MACLEAN’S CONSIDERS it bad news (“Put up yer’ nukes,” Bad News, June 9) that former U.S. president and Nobel Peace Prize winner Jimmy Carter had the courage to state a longstanding historical truth—that Israel possesses a significant number of nuclear weapons. The Israeli nuclear program dates back to the inception of the state of Israel under founding prime minister Ben Gurion in reaction to the Nazi genocide of the European Jewish population. This was long before any other states in the Mideast region even considered developing nuclear weapons. Predictably the Israeli nuclear weapons program threatened

its neighbours and, in a similarly misguided effort at defence, led to the eventual consideration of some of these states to develop nuclear weapons of their own. The Israeli nuclear weapons project is called the Samson Option, based on a Biblical story in which a man destroys himself in order to destroy others who he perceives to be his enemies, not unlike the illogic of suicide bombing and the all-out destruction of nuclear war.

Dr. Mark Leith, Canadian Physicians for Global Survival, Toronto

CONSIDERING the way things have gone since the U.S. cut Hans Blix off at the knees, I think it would be more apropos to say, “It’s never a good sign when the United States stops co-operating with UN weapons inspectors.” Rogue states have nothing on the U.S. when it comes to creating instability and insecurity in the modern world.

Graham Way, Gibsons, B.C.

WHAT A JERK!

SCOTT FESCHUK’S latest attempt to be funny goes beyond anything I have ever seen (“A guide to Charlie Sheen’s, er, newest scandal,” Opinion, June 9). He has gone from unfunny to disgusting. We all know what a jerk Charlie Sheen is, we don’t need reminding.

Patsy Latham, Viera, Fla.

IN PASSING

Mel Ferrer, 90, actor. His career was intertwined with that of Audrey Hepburn, to whom he was married for 14 years. He starred in films with her, among them War and Peace, and directed or produced many of her hits, including 1959’s Green Mansions and the 1967 hit Wait Until Dark. Among Ferrer’s other films were Lili and The Sun Also Rises.

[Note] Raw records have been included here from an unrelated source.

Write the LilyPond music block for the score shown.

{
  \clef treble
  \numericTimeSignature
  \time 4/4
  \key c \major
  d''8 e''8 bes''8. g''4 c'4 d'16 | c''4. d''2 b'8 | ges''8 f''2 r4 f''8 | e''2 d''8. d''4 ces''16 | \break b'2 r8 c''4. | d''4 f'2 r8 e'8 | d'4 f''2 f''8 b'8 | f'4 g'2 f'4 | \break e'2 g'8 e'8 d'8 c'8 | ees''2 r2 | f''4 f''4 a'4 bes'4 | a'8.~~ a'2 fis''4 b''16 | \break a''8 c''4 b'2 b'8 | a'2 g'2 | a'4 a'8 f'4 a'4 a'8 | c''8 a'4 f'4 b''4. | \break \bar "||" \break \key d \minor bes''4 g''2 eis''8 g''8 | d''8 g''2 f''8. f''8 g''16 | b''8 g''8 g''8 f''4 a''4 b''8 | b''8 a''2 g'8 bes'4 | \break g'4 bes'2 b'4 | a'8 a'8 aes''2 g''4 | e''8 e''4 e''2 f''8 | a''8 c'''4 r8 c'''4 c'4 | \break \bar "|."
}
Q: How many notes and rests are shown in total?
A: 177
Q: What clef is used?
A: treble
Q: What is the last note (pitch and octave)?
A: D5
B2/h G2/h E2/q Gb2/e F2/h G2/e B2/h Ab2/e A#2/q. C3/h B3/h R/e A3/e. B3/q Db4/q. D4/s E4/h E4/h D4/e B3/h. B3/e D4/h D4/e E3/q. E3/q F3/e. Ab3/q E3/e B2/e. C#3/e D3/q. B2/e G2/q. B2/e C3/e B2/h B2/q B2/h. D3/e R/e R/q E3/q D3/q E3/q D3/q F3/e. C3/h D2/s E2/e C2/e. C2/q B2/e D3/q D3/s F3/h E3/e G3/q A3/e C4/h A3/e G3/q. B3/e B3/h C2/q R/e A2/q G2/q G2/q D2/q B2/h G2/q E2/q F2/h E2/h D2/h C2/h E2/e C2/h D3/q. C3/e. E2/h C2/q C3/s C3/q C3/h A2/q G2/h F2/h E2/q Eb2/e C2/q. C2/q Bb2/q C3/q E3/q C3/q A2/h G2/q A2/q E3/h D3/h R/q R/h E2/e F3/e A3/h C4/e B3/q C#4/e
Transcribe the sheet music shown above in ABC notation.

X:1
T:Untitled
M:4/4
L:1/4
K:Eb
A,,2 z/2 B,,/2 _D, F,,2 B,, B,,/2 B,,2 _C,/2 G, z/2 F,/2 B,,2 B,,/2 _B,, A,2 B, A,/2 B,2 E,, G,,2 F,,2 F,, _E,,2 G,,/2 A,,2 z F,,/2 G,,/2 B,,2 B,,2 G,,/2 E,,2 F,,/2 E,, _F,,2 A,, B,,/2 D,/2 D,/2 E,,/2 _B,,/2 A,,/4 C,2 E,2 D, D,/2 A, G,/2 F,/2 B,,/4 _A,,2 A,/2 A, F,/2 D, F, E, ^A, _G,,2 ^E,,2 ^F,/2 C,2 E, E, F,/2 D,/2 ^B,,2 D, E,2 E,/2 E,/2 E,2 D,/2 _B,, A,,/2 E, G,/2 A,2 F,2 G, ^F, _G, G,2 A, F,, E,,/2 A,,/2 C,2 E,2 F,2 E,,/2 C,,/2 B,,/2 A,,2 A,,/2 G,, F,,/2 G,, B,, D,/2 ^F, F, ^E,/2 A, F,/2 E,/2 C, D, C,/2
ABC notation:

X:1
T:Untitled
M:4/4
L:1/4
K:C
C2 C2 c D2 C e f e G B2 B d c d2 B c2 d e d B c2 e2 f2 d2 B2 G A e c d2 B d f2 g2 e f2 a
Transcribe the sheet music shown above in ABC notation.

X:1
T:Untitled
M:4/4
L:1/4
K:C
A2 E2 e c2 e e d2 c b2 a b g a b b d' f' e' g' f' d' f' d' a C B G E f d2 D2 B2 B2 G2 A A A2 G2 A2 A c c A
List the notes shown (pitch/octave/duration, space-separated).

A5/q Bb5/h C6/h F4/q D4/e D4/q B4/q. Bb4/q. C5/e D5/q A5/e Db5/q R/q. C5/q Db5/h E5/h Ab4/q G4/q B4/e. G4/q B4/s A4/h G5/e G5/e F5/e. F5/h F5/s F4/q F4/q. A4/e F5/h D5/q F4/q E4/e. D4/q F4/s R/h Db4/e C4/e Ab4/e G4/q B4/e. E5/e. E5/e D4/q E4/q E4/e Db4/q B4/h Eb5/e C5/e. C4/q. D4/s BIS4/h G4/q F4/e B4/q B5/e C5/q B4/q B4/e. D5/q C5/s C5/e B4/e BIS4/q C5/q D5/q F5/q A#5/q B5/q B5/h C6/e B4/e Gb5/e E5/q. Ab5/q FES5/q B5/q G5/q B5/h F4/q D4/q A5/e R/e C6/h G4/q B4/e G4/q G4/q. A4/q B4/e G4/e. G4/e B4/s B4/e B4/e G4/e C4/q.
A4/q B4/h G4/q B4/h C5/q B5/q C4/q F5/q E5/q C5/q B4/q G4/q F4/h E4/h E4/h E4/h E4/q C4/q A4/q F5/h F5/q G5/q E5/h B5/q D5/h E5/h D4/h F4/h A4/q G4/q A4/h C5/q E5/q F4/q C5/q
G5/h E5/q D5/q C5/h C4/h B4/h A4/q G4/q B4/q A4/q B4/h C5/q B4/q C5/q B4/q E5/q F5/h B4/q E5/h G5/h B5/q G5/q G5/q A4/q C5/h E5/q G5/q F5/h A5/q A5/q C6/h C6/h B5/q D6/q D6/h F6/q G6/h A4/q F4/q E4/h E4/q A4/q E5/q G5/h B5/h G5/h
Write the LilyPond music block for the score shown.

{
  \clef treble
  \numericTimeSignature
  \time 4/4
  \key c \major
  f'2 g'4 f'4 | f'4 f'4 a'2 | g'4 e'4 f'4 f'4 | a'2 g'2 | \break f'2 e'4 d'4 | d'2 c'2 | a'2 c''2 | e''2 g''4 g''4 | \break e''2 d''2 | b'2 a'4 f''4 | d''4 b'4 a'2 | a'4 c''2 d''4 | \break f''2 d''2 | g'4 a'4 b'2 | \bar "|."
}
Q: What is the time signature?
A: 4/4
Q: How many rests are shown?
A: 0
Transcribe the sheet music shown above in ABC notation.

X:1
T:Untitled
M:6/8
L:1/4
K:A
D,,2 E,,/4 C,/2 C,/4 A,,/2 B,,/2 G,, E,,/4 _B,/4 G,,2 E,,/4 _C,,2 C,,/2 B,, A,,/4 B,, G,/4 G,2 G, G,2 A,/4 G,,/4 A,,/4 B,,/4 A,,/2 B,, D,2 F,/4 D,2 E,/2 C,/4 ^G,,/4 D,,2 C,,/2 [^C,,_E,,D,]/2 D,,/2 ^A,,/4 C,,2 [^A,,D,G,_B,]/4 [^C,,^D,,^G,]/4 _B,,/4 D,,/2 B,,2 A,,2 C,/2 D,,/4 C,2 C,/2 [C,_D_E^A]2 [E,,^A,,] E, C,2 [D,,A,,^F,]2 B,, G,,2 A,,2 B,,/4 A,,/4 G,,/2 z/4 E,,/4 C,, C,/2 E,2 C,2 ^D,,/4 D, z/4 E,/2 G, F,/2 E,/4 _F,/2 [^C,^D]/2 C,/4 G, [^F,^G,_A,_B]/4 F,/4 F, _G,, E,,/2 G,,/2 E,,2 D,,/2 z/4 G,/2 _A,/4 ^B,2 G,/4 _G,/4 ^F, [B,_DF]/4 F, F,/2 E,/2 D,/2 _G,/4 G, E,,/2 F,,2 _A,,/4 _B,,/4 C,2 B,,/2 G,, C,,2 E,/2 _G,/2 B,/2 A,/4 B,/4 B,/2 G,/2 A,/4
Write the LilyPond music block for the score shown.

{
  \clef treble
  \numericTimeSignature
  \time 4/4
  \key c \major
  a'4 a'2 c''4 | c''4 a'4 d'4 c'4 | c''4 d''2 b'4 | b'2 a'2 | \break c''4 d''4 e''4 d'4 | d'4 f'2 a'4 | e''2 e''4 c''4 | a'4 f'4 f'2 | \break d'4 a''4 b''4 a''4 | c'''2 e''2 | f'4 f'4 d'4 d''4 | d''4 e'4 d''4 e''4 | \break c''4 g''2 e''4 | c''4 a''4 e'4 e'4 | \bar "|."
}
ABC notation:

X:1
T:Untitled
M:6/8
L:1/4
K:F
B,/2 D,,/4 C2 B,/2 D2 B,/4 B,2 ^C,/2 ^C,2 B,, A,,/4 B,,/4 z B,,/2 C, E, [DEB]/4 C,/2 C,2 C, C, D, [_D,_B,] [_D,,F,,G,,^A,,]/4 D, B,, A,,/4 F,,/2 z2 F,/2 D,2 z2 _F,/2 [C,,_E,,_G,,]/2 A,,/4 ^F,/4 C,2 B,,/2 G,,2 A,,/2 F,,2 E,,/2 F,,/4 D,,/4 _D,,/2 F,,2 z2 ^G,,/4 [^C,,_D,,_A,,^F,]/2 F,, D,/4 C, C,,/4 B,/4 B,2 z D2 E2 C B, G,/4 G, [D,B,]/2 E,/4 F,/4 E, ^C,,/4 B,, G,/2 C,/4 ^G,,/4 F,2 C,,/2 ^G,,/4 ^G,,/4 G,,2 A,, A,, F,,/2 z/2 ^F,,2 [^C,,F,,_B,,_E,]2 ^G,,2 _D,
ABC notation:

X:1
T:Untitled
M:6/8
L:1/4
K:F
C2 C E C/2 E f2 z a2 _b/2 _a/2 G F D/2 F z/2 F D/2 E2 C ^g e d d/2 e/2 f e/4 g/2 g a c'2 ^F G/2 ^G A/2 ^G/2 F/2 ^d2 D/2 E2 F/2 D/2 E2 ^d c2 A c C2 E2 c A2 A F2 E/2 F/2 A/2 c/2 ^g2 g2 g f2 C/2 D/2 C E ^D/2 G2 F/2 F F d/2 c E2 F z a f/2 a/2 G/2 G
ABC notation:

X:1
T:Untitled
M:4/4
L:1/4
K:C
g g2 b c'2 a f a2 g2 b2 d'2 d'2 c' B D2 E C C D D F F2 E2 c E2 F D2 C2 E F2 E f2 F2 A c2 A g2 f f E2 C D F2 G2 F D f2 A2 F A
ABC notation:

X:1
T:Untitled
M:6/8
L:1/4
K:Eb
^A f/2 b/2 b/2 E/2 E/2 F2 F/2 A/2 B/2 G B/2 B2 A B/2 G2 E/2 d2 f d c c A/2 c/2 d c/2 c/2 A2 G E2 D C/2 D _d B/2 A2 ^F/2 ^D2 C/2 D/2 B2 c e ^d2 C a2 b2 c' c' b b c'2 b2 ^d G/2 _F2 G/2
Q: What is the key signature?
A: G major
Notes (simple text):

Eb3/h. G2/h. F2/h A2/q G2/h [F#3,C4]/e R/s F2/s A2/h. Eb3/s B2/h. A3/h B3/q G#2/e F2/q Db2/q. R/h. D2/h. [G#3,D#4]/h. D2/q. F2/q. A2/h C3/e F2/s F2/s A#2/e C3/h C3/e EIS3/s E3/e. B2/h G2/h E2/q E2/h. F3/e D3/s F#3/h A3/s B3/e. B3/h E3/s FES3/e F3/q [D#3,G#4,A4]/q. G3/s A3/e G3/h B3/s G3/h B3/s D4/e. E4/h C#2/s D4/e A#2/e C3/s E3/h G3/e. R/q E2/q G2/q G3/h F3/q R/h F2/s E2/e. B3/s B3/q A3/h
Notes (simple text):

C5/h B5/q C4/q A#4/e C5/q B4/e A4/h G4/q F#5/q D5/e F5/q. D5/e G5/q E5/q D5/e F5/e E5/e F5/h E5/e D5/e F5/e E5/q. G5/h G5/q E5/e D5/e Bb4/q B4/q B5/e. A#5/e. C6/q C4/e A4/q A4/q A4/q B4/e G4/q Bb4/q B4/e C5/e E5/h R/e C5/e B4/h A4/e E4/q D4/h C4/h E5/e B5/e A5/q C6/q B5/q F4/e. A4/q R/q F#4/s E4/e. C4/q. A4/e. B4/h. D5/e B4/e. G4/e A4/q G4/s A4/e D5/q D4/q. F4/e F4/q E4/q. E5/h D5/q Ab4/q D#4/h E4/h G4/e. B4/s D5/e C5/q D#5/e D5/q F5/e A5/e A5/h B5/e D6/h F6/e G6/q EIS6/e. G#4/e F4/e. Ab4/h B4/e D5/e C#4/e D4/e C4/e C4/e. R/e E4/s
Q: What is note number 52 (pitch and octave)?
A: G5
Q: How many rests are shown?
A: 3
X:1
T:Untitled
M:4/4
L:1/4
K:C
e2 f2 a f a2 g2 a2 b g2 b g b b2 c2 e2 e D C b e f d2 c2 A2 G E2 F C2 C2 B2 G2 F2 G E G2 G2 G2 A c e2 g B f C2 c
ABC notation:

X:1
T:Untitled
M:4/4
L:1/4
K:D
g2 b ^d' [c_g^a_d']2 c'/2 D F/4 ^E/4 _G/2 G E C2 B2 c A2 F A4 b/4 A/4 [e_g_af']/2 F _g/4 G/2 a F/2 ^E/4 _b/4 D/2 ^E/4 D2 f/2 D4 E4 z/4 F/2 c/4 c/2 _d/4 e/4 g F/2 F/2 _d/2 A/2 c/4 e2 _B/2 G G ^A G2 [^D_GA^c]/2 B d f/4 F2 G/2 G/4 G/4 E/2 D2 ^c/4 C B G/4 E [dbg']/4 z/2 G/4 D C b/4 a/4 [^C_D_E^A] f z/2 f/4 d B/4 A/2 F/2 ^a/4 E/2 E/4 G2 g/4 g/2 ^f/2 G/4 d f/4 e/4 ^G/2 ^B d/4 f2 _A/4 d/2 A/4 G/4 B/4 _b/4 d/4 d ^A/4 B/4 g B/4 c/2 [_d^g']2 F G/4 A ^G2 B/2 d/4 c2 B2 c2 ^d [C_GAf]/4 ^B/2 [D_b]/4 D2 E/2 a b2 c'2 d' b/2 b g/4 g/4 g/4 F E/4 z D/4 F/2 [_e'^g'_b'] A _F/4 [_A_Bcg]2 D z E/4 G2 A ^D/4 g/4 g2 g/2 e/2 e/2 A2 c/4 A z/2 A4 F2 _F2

Jim McKay, 86, sportscaster. As the host of ABC’s Wide World of Sports between 1961 and 1998, he made his weekly introduction, “the thrill of victory and the agony of defeat,” an iconic phrase. The show required McKay to cover everything from demolition derbies to badminton. At the 1972 Munich Olympics he stayed on the air for 16 hours, broadcasting news of the Israeli athletes’ massacre.